Lib.ru/Современная:
[Регистрация]
[Найти]
[Рейтинги]
[Обсуждения]
[Новинки]
[Помощь]
Комментарии: 12, последний от 14/01/2021.
© Copyright Ратушинская Ирина Борисовна
Размещен: 21/01/2010, изменен: 21/01/2010. 792k. Статистика.
Роман: Проза
|
|
Аннотация: "Одесситы" - первый роман Ирины Ратушинской. В романе, как и в ее стихах, - стремление увидеть огромное сквозь призму малого, распахнуть окно восьмиметровой комнатушки во Вселенную, ощутить себя сопричастной Большой Жизни, но не песчинкой в ней, а деятелем и мыслителем. Рассказ о простых обывателях, проходящихчерез вихри российской истории XX века, превращается в сагу о людях, живущих вопреки всему; рождение и смерть членов семьи становятся символами вечного обновления жизни.
|
Ирина Ратушинская
ОДЕССИТЫ
роман
ЧАСТЬ ПЕРВАЯ
ГЛАВА 1
Это надо проверять еще затемно: выпала ли роса.
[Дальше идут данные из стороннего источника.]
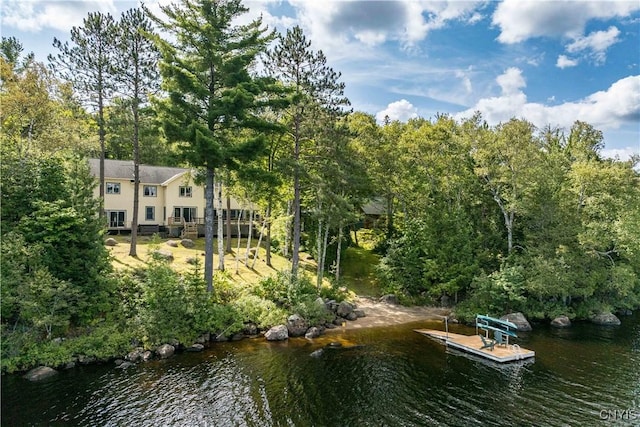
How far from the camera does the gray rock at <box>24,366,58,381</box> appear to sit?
15.6 metres

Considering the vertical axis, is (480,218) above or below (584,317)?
above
И если нет, то
ждать "широкого" ветра. Волна потеплеет, к ее зелени добавится
желтоватая муть, и все на воде и на земле, понимающие море, будут
знать до света: идет "широкий". Надежный ветер. Красавец-ветер.
Лучший ветер для рыбаков. Теперь им выходить на большую скумбрию:
каждый май она подходит к Одессе и будет подходить еще долгие
годы. А кораблям на рейде, большим и малым- развернуться на
северо-восток.
Всей остальной Одессе можно пока спать. Потом зашевелятся
окраины, уже ближе к восходу солнца. А центральные улицы
просыпаются еще позже. Если, конечно, не происходит никаких
особенных событий.
Но это был 1905 год, и мальчишки-газетчики со своими
ежедневными воплями о " потрясающих новостях" - забастовках,
студенческих волнениях и террористах - успели и сами охрипнуть, и
всем надоесть. События как-то подешевели, к ним притерпелись, и
потому в то утро Одесса просыпалась не спеша.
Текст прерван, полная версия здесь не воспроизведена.